Companies such as Mozilla and trade bodies for the advertising industry all signed up to the code in 2018 in an attempt to stave off more heavy-handed regulation and the recent joiner includes popular Chinese video sharing platform TikTok and Microsoft.
During the first operational year of the code, there are reportedly a number of shortcomings in the code following the assessment according to the commission in a report gotten by Reuters.
“These can be grouped in four broad categories: inconsistent and incomplete application of the code across platforms and member states, lack of uniform definitions, existence of several gaps in the coverage of the code commitments, and limitations intrinsic to the self-regulatory nature of the code,” the report said.

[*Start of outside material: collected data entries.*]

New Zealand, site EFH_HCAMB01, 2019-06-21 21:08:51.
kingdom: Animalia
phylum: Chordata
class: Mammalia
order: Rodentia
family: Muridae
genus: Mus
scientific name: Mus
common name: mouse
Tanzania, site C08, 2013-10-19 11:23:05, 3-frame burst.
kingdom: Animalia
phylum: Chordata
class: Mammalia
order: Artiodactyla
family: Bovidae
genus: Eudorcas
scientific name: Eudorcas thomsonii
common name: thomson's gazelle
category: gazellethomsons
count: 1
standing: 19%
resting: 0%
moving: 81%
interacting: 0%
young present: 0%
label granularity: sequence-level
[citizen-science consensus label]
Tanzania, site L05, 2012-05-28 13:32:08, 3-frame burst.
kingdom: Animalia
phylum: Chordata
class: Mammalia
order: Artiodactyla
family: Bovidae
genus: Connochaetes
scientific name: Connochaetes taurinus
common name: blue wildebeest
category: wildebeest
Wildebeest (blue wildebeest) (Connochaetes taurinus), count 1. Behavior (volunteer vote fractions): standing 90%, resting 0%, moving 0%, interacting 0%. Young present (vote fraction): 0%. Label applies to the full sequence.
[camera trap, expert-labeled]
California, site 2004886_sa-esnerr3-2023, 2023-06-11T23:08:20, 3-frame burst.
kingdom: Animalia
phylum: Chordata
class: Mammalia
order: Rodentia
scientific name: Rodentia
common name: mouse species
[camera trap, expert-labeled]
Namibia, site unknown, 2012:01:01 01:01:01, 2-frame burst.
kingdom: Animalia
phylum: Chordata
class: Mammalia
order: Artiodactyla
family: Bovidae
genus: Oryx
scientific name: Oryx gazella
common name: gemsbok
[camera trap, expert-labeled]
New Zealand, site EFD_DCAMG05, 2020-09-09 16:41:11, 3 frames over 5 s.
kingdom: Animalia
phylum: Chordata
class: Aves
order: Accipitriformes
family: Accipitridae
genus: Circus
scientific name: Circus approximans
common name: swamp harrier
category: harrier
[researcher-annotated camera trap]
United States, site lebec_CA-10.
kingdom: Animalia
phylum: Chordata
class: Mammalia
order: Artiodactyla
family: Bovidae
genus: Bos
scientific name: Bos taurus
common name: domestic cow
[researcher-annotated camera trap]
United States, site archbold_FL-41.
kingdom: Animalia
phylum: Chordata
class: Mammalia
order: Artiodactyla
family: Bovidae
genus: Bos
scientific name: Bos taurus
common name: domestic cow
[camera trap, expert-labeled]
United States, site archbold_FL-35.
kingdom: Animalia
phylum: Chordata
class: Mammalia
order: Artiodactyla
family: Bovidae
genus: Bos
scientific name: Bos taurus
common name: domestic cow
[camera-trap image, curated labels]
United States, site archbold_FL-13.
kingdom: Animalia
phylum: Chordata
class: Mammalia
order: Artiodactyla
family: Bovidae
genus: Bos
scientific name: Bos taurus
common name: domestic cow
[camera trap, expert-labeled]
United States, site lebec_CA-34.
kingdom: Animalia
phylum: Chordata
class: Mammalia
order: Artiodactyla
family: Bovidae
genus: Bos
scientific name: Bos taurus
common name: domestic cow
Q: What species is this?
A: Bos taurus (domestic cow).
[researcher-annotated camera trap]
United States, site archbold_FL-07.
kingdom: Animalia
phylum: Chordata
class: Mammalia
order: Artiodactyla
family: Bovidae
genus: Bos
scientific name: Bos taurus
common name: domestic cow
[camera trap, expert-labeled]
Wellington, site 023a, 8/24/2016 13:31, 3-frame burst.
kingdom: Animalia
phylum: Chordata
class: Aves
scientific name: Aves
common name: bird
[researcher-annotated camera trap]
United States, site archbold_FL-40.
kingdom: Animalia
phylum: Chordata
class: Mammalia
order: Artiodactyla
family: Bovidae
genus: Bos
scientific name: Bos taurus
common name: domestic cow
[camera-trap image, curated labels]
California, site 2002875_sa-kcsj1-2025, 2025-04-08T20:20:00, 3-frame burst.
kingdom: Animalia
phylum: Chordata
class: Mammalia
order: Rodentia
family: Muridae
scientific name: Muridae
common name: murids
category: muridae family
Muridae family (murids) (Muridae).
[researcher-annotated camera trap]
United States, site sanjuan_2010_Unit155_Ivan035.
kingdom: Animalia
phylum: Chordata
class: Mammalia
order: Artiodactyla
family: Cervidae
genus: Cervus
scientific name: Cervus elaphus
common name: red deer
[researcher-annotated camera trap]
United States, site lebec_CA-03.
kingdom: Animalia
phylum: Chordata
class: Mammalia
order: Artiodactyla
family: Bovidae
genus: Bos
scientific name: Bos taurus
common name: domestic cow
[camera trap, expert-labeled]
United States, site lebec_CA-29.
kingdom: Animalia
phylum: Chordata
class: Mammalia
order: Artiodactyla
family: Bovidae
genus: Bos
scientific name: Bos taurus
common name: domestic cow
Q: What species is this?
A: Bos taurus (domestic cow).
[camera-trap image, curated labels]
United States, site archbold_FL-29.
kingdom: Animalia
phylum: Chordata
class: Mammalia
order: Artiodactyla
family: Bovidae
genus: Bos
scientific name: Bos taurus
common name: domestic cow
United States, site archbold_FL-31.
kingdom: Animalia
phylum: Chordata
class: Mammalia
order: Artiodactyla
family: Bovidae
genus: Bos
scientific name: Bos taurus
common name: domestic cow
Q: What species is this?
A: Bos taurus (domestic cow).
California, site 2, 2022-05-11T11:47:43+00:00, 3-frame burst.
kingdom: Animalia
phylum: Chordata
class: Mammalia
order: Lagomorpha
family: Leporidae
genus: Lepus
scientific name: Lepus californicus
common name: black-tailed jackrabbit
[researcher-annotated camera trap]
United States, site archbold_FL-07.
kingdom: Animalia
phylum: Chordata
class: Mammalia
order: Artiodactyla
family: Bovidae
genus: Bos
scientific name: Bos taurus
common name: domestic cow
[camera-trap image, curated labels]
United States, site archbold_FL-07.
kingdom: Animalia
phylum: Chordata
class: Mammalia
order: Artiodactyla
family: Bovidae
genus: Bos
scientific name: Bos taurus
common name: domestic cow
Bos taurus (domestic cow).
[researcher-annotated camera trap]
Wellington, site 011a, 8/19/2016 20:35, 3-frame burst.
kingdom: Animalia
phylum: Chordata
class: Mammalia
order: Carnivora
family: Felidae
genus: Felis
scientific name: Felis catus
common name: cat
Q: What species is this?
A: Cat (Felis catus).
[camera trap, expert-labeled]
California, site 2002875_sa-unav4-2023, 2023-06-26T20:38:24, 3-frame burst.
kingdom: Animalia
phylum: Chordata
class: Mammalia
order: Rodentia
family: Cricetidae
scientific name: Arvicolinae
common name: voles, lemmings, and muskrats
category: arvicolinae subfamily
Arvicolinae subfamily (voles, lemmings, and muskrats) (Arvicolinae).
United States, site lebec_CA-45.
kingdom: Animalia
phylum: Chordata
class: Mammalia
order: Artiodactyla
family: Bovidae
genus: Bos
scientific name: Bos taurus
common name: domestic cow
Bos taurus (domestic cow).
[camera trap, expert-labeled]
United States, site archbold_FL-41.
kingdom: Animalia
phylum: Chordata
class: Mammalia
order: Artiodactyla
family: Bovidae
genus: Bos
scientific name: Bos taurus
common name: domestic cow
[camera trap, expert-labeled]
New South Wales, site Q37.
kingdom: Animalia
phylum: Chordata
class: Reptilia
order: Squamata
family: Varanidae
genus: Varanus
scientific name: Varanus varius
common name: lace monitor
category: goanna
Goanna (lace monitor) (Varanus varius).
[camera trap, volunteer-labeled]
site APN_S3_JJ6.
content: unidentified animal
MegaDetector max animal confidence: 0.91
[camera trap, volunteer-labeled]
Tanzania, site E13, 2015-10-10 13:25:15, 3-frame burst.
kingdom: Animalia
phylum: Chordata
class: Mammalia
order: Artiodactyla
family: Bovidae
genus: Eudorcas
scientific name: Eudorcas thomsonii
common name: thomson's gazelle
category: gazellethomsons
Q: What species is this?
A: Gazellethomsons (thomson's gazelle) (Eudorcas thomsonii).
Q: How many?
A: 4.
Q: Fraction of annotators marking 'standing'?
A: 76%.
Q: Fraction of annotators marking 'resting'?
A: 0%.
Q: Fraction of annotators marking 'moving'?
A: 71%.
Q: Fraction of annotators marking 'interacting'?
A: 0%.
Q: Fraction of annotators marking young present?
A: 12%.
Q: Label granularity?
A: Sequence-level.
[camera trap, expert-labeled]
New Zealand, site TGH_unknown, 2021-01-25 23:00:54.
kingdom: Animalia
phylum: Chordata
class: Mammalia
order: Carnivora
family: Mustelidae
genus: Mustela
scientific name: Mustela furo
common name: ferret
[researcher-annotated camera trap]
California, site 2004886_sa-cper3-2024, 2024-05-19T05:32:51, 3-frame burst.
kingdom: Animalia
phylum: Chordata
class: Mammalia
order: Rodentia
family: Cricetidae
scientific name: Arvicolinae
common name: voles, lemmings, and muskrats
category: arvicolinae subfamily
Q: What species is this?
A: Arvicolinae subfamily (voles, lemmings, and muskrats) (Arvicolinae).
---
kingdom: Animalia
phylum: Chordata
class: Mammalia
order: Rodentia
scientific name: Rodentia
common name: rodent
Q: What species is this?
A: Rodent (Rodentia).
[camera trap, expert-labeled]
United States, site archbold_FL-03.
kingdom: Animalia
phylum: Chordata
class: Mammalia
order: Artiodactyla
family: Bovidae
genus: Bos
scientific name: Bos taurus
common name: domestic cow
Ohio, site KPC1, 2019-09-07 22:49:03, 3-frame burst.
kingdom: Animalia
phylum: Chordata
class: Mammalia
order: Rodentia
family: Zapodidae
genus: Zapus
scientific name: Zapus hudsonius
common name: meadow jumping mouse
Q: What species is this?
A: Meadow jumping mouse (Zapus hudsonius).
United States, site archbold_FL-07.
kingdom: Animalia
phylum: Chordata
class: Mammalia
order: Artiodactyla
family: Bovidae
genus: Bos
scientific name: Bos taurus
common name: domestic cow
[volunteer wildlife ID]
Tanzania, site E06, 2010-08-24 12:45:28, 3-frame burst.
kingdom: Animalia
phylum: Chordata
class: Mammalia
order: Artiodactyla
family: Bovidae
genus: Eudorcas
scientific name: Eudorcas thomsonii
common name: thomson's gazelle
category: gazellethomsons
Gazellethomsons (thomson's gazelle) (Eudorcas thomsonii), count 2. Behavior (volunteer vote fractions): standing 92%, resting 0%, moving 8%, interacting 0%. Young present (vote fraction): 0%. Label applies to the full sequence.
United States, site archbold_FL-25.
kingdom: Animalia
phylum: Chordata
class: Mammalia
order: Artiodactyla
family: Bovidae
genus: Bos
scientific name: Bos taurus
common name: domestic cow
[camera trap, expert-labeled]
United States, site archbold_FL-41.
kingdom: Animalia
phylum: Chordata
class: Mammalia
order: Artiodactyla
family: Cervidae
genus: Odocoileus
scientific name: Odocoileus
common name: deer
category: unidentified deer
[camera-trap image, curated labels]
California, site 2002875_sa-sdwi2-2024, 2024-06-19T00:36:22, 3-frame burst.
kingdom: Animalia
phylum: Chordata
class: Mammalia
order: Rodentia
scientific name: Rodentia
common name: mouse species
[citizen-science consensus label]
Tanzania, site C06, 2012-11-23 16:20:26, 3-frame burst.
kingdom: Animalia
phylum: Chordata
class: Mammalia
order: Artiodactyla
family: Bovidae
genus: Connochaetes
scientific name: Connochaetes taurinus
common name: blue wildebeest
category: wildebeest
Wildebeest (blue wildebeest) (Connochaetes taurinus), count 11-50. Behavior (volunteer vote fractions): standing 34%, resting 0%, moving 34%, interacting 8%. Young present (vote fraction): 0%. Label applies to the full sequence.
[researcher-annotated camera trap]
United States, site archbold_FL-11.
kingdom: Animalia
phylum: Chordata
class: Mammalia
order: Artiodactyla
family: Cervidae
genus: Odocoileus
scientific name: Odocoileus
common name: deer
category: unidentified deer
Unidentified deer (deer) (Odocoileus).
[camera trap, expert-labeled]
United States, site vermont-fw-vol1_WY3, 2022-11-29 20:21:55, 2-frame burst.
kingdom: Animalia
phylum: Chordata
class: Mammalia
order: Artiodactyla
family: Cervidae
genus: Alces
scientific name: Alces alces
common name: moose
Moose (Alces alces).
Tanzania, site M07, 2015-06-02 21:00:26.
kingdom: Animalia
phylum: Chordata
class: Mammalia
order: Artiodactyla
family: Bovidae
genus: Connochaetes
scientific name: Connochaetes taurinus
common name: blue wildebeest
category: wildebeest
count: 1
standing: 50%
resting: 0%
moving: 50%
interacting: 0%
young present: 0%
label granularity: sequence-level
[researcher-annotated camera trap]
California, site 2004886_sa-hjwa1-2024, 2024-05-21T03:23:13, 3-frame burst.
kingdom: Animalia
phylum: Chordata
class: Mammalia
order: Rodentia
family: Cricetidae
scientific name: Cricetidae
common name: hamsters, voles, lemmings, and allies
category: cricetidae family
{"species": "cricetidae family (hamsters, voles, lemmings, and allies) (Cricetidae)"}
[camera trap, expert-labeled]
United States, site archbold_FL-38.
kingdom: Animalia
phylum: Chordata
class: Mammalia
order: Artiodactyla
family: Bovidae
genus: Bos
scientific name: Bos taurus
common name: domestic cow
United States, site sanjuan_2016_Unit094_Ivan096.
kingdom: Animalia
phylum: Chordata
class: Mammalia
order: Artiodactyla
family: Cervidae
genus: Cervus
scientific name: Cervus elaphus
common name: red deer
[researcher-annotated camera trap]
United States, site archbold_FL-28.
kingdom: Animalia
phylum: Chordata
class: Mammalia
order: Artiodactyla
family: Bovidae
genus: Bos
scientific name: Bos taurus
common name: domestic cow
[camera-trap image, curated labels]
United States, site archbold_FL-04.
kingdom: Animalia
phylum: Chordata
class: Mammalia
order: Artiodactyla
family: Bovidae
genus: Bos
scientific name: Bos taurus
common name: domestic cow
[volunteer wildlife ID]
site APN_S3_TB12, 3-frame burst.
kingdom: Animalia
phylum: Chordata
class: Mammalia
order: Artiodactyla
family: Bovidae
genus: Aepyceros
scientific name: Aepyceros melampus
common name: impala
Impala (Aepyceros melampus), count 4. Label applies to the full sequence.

The commission vice president for values and transparency, Vera Jourova, called for more action to counter new risks.
Vice President of the Commission on value and transparency Vera Jourova called for more actions to further battle the new risks of fake news being spread across the internet by conspiracy theorists.
“As we also witness new threats and actors the time is ripe to go further and propose new measures. The platforms need to become more accountable and transparent. They need to open up and provide better access to data, among others,” Jourova said.
Jourova is currently working on a European Democracy Action Plan to make democracy more resilient to digital threats. The commission is on the verge of proposing new rules which it calls the Digital Service Act by the end of the year which will further give more responsibilities and liability to social media companies for contents posted on their platforms.